Vanessa after she tackled a monster hill during a run.

By DANI ROTHWELL

“I have MS but MS will never have me.”
These are the fighting words of Berwick’s Vanessa Weygang as she remains optimistic as a wife and the mother of three children.
Vanessa is fighting multiple sclerosis and aiming to raise $70,000 to get treatment in Russia.
Her fight with MS began in 2009 at age 38 when she needed replacement glasses and underwent a normal eye test.

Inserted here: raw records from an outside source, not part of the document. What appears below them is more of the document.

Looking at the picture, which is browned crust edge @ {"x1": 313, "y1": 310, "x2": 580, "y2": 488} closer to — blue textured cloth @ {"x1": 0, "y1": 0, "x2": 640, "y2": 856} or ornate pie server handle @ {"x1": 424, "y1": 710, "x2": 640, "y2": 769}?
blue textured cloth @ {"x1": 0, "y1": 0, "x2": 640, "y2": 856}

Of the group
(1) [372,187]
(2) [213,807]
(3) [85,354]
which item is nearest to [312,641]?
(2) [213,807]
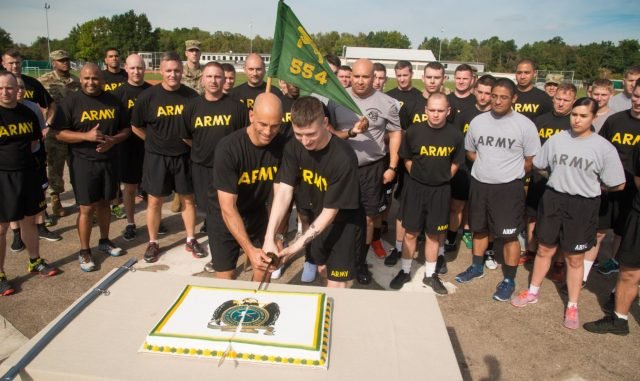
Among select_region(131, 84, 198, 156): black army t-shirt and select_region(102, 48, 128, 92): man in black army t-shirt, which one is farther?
select_region(102, 48, 128, 92): man in black army t-shirt

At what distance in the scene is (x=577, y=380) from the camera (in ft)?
10.9

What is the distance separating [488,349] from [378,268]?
180 cm

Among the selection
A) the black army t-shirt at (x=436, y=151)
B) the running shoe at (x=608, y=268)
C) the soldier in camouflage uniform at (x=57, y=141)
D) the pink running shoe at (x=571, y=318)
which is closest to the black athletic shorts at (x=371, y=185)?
the black army t-shirt at (x=436, y=151)

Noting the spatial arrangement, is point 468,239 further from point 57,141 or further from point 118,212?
point 57,141

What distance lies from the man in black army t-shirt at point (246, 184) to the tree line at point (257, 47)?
53.8 metres

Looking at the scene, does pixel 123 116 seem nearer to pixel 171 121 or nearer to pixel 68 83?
pixel 171 121

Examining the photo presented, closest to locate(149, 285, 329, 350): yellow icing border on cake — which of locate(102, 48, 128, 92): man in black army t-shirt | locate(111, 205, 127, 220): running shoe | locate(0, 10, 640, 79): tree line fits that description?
locate(111, 205, 127, 220): running shoe

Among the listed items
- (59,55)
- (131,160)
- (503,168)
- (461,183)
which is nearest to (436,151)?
(503,168)

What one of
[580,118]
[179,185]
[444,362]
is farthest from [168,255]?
[580,118]

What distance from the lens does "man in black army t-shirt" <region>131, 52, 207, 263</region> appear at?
5117mm

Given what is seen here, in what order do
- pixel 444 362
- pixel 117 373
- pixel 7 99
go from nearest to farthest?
1. pixel 117 373
2. pixel 444 362
3. pixel 7 99

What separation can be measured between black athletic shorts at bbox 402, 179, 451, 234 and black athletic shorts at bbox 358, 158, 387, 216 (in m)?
0.34

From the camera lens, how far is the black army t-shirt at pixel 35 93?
600cm

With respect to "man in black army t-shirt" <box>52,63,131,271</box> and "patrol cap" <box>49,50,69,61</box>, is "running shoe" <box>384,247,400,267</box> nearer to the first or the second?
"man in black army t-shirt" <box>52,63,131,271</box>
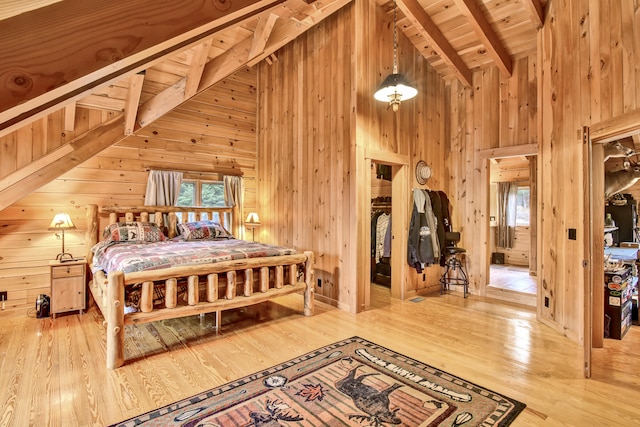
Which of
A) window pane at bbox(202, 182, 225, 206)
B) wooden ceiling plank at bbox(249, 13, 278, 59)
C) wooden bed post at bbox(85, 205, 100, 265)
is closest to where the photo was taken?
wooden ceiling plank at bbox(249, 13, 278, 59)

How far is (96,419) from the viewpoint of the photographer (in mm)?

When her right eye was covered, she couldn’t see any letters and asked where they had gone.
“This was the start of my new normal,” she said.
They discovered she had optic neuritis and told her she either had multiple sclerosis or a brain tumour, but not to panic.

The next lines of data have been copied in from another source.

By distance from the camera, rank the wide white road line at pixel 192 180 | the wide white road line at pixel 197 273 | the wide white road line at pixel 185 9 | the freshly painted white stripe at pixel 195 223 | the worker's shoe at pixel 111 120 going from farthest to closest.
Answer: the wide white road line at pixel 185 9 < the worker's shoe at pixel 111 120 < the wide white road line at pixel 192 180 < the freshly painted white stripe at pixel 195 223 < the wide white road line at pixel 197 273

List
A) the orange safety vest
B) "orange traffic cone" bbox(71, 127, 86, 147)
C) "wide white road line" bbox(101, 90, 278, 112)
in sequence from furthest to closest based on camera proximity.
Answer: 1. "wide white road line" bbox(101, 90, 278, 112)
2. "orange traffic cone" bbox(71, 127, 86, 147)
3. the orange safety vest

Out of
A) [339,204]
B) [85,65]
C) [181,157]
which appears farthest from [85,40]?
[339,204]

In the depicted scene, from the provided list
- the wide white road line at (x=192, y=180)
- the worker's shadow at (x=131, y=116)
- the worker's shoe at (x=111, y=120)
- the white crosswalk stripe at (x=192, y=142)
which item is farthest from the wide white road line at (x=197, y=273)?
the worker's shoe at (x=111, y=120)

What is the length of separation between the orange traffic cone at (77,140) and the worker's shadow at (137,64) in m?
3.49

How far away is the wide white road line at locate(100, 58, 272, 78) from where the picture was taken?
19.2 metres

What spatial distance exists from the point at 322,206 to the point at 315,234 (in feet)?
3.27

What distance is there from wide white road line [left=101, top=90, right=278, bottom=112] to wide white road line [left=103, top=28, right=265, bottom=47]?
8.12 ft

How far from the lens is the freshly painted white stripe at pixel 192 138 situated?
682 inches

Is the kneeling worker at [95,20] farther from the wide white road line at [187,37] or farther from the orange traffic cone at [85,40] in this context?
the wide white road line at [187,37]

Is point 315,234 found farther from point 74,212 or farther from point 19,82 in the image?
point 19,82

Scans and a lumbar puncture revealed her diagnosis: relapsing-remitting multiple sclerosis.
Since then, life has been a daily struggle, but Vanessa is still fighting.
She has decided to take her life into her own hands and travel to Russia to receive Hematopoietic Stem Cell Transplant (HSCT).
The treatment and related costs will be over $70,000, so she’s calling on the community to help her out.
It’s a treatment that removes the stem cells from Vanessa’s body and freezes them while she is given four days of chemotherapy.
This combination essentially resets her immune system, so it will stop attacking itself.
She first came across this treatment through a program on television in which she saw a woman have her MS halted.
While HSCT is available in Australia, Vanessa said it’s still in trial for auto immune diseases and she isn’t classified as disabled enough.
“I don’t want to get to that stage with the hope I can have it done in my country,” she said.
“HSCT will halt my disease; it will not reverse the damage already done.
“The numbness down my left side and lack of movement in my left hand, even the vision in my eye may not come back fully.
“To get the treatment done in Australia, I’d have to be really struggling or completely unable to walk and in a wheelchair.
“They’re looking for the cases that can be miracles and I don’t want to get bad enough to be that for them.”
Vanessa will spend 30 days in the hospital in Russia before coming back to Australia.
She will then live a fairly isolated life for three to six months, and up to one to two years in recovery until she’s given the all clear after the treatment.
Despite everything, Vanessa is focusing on living life to the fullest at the moment.
“I’m training for the Melbourne Marathon and doing yoga,” she said.
Vanessa recently held a fund-raiser movie night that raised $5000 and had more people wanting to attend than they could seat.
She’s hoping to continue to run creative fund-raisers that can involve as many people as possible.